I want to create but I have no time and no energy left
Why this happens
This isn't a motivation problem. Psychologists call it the intention-action gap — you genuinely want to do something but don't, because your brain is wired to choose immediate relief (couch, phone, sleep) over a delayed reward (the feeling you get after drawing). It's not weakness. It's how every human brain works.
The gap gets wider when the action feels big. "I need to sit down and draw something good" requires a decision, setup, energy, and a clear head. After a full day, that's too many steps. Your brain picks the path with fewer — and that's the couch.
The fix isn't about finding more time or more willpower. It's about making the action so small and so easy that your brain doesn't resist it.

→ TO-DO LIST:
#1 Do the following statements agree with the passage on the intention-action gap? Answer yes or no for each, quoting the words of the passage that decide it. (a) The passage calls the problem a lack of motivation. (b) The passage says the gap grows when the action feels big. (c) The passage recommends finding more willpower.
#2 How would you translate this sentence from the passage on the intention-action gap into Spanish: "The fix isn't about finding more time or more willpower."?

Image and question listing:
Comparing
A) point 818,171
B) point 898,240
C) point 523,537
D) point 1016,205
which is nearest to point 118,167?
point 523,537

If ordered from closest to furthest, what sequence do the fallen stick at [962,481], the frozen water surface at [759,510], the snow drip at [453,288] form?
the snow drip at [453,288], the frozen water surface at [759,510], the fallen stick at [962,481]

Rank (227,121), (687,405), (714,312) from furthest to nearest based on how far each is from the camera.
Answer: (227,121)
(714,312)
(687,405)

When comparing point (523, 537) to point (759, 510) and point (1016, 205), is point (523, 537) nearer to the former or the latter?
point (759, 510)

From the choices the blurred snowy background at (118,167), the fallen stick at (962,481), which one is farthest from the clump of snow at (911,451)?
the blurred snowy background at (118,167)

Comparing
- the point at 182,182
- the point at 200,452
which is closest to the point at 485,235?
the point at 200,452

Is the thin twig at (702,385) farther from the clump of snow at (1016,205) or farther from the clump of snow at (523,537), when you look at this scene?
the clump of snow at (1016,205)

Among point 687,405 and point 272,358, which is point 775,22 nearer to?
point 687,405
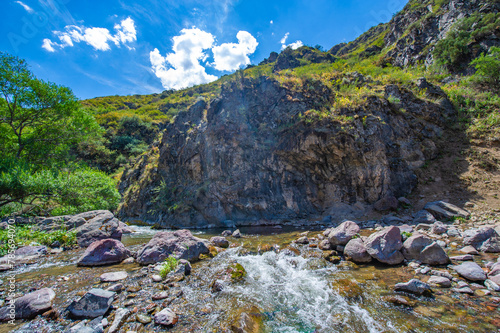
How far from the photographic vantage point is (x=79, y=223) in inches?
--
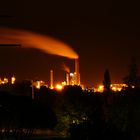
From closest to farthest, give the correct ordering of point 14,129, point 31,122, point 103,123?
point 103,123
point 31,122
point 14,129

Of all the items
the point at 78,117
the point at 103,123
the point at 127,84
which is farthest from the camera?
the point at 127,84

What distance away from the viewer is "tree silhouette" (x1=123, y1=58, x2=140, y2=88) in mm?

→ TASK-BY-TASK SOLUTIONS:
#1
(a) No: "This isn't a motivation problem."
(b) Yes: "The gap gets wider when the action feels big."
(c) No: "The fix isn't about finding more time or more willpower."

#2 La solución no consiste en encontrar más tiempo ni más fuerza de voluntad.